Job 12

The Word Made Fresh

1Then Job said, 2“No doubt you are the experts, and when you die wisdom will die with you. 3But I’m just as smart as you are. Everybody knows the things you’ve been saying. 4My friends think I am a fool. Me, a man who has spoken with God, a man who is fair and innocent of any wrongdoing, I am a fool. 5People who have an easy life look down on those who suffer, but suffering is ready for anyone whose feet stumble. 6Thieves think their homes are at peace, and the homes of those who ignore God are safe. They carry their gods around in their hands.

7“But ask the animals. They’ll teach you. The birds will tell you what’s what. 8Ask the plants that grow in the ground and they can tell you things, and the fish in the sea can teach you something. 9All of them can tell you that God has done this. 10The life of everything living thing and the breath of every person is in God’s hand. 11The ear can discern words just as the tongue can taste food. 12Don’t wisdom and understanding grow as a person ages?
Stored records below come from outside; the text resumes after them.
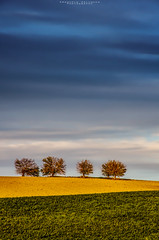 Campagna Maceratese (emanuelezallocco) Tags: hills nature landscape trees colors sky blue clouds beauty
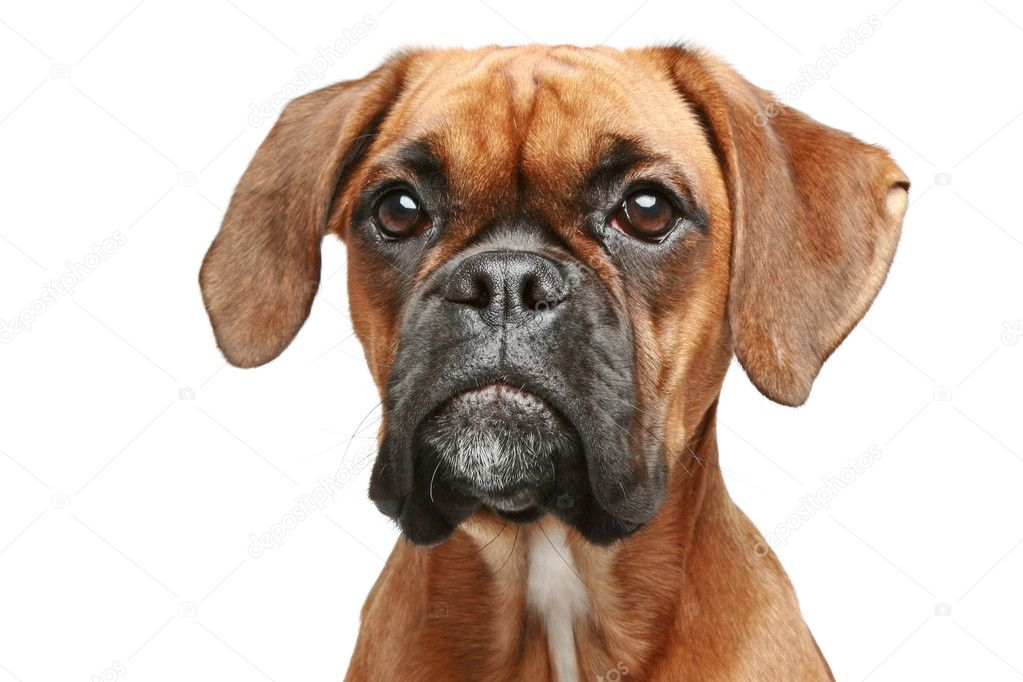 German boxer close-up portrait on a white background — Stock Photo #4952429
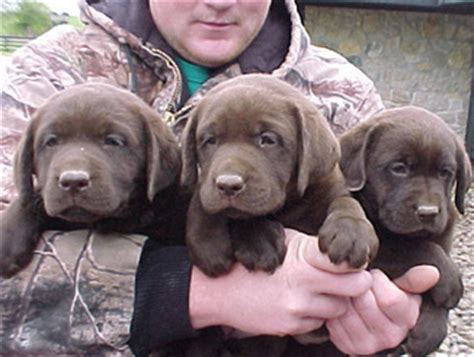 lab puppies oregon chocolate lab puppies for sale in oregon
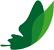 LOGO-envol-vert-petit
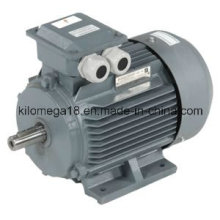 Industry Electric Motor Y Y2 Series 0.75kw-280kw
13“Wisdom and strength, counsel and understanding belong to God. 14What God destroys no one can rebuild, and no one can rescue whomever God has imprisoned. 15If God withholds the rain, the land becomes dry. If God sends rain, the land can be devastated. 16Strength and understanding belong to God; the one who cheats another and the one who is cheated belong to God. 17God can strip counselors of their wisdom and make fools of judges. 18God can strip kings down to their underwear, 19and send priests away naked, and toss aside the powerful. 20God can make the most trusted advisor speechless and take away the wisdom of the elders. 21God despises rulers and takes power away from the powerful. 22God lights up the darkest depths. 23God empowers nations and then wipes them out. 24God takes wisdom away from the leaders of the world and sends them off to wander aimlessly, 25reaching out in the dark, staggering like drunks.”

Commentary

1-6: Job becomes a bit combative – can you blame him? He resents being treated as someone whose wisdom is inferior. He can’t seem to believe that he is no longer respected. He laments that God is ignoring his plight. The irony of it, he says, is that those who can carry their god around in their pockets don’t think they have to be afraid of divine wrath.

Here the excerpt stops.